Gouache, 139 x 108 cm
In earlier works, Middendorf already painted scenes from big city life against a colourful, sometimes ominous background. "Handstand before a fiery cityscape" takes up this motif again. The roughly sketched zigzag line of the skyline of a large city takes up the entire background and, due to the dominance of black in combination with red, seems hostile to life. Sharply delineated from the city as a symbol of a seething and glowing world, Middendorf places an unclothed human figure in the foreground. His representation in abstract schematic form and the white-grey colouring make him a being without flesh and blood, which on the one hand stands out starkly from the background and on the other hand nevertheless belongs to it. Many of Middendorf's works reflect his fascination for movement and tension. Here, too, the contrast of colours and content creates a great pictorial tension. Against the dark glowing city in the background, the bright figure gives his own answer to the question of how one could possibly live in such a city. He does not sink into the darkness, but confidently takes up the entire foreground in a pose that comes unexpectedly - in a handstand. The lightness and carefree nature of this gesture diminishes the impact of the picture's atmosphere, even overcoming it. "Handstand before a fiery cityscape" is an expression of the attitude to life of Middendorf's generation. The painters of the "Neue Wilden" set a monument to urban life. The city served them as a living space and source of inspiration; it stood for an irrepressible hunger for life, the expression of wishes, the search for something new and the overcoming of barriers.

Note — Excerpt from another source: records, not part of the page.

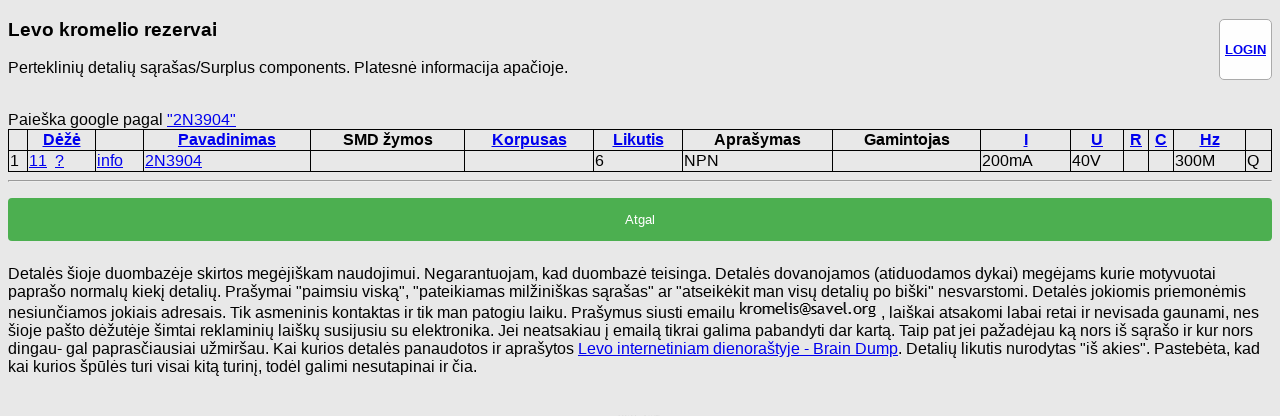

--- FILE ---
content_type: text/html; charset=utf-8
request_url: https://kromelis.savel.org/search_name.php?n=2N3904
body_size: 1462
content:
<!DOCTYPE html PUBLIC "-//W3C//DTD XHTML 1.0 Transitional//EN" "http://www.w3.org/TR/xhtml1/DTD/xhtml1-transitional.dtd">

<html xmlns="http://www.w3.org/1999/xhtml">
<head profile="http://gmpg.org/xfn/11">
<meta http-equiv="Content-Type" content="text/html; charset=UTF-8" />

<link rel="stylesheet" href="stilius.css">


<TITLE>Paieška pagal pavadinimą: 2N3904</TITLE>
</head><body>

<div class="userbox"><h4><a href="autorizuotis.php">
LOGIN</a></h4></div>
<h3>Levo kromelio rezervai</a></h3>
<p>Perteklinių detalių sąrašas/Surplus components. Platesnė informacija apačioje.</p>

<BR>Paieška google pagal <a  target="_blank" href=https://www.google.com/search?q=2N3904>"2N3904"</a>
<TABLE><TH></TH><TH><a href="/search_name.php?n=2N3904&sort=deze">Dėžė</a></TH><TH></TH><TH><a href="/search_name.php?n=2N3904&sort=pavadinimas">Pavadinimas</a></TH><TH>SMD žymos</TH><TH><a href="/search_name.php?n=2N3904&sort=korpusas">Korpusas</a></TH><TH><a href="/search_name.php?n=2N3904&sort=kiekis">Likutis</a></TH><TH>Aprašymas</TH><TH>Gamintojas</TH><TH><a href="/search_name.php?n=2N3904&sort=I">I</a></TH><TH><a href="/search_name.php?n=2N3904&sort=U">U</a></TH><TH><a href="/search_name.php?n=2N3904&sort=R">R</a></TH><TH><a href="/search_name.php?n=2N3904&sort=C">C</a></TH><TH><a href="/search_name.php?n=2N3904&sort=F">Hz</a></TH><TH></TH><TR><TD>1</TD><TD><a href='search_box.php?deze=11'>11</a> &nbsp;<a href='show_box.php?id=11'>?</a></TD><TD><a href='show_info.php?id=426'>info</a></TD><TD><a href='search_name.php?n=2N3904'>2N3904</a></TD><TD><a href='search_smd.php?n='></a></TD><TD><a href='search_korpusas.php?n='></a></TD><TD>6</TD><TD>NPN</TD><TD></TD><TD>200mA</TD><TD>40V</TD><TD></TD><TD></TD><TD>300M</TD><TD>Q</TD></TR>
</TABLE>

<HR>
<form method=get action='.'><input type='submit' value='Atgal'></form>
<p>
Detalės šioje duombazėje skirtos megėjiškam naudojimui. Negarantuojam, kad duombazė teisinga. Detalės dovanojamos (atiduodamos dykai) megėjams kurie motyvuotai paprašo normalų kiekį detalių.
Prašymai "paimsiu viską", "pateikiamas milžiniškas sąrašas" ar "atseikėkit man visų detalių po biški" nesvarstomi.
Detalės jokiomis priemonėmis nesiunčiamos jokiais adresais. Tik asmeninis kontaktas ir tik man patogiu laiku.
Prašymus siusti emailu <img src="emailas.gif"> , laiškai atsakomi labai retai ir nevisada gaunami, nes šioje pašto dėžutėje šimtai reklaminių laiškų susijusiu su elektronika.
Jei neatsakiau į emailą tikrai galima pabandyti dar kartą. Taip pat jei pažadėjau ką nors iš sąrašo ir kur nors dingau- gal paprasčiausiai užmiršau.
Kai kurios detalės panaudotos ir aprašytos <a href="http://www.vabolis.lt">Levo internetiniam dienoraštyje - Brain Dump</a>.
Detalių likutis nurodytas "iš akies". Pastebėta, kad kai kurios špūlės turi visai kitą turinį, todėl galimi nesutapinai ir čia.</p>
<BR><centeR><p class=small>&copy;2018 by SAVEL.</center>
</BODY></HTML>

Helmut Middendorf (*1953 in Dinklage, Germany) is a very successful German artist and studied from 1973 to 1979 at the Hochschule der Künste in Berlin with Karl Horst Hödicke, who is also shown at the Europäische Akademie Otzenhausen. He is one of the most famous representatives of the Neue Wilden. Middendorf in particular was characterized by a great joy in experimentation, which included the study of various current artistic possibilities. His direct surroundings and his own world of experience inspire him to create his paintings. This also includes series of pictures which he realised in various colour combinations - life-affirming, with bright colours and striking lighting. In later works, he reduced the color, began to experiment again - also with new themes - and painted the series of "Black Pictures" at the end of the 1980s, probably as a result of a longer artistic stay in New York (scholarship of the German Academic Exchange Service).

It would be far too brief to see Middendorf "only" as a painter: Already as a student, he was fascinated not only by painting, but also by the medium of film, to which he devoted himself just as intensively. In 1979 Middendorf took up a teaching position for experimental film at the Berlin University of the Arts.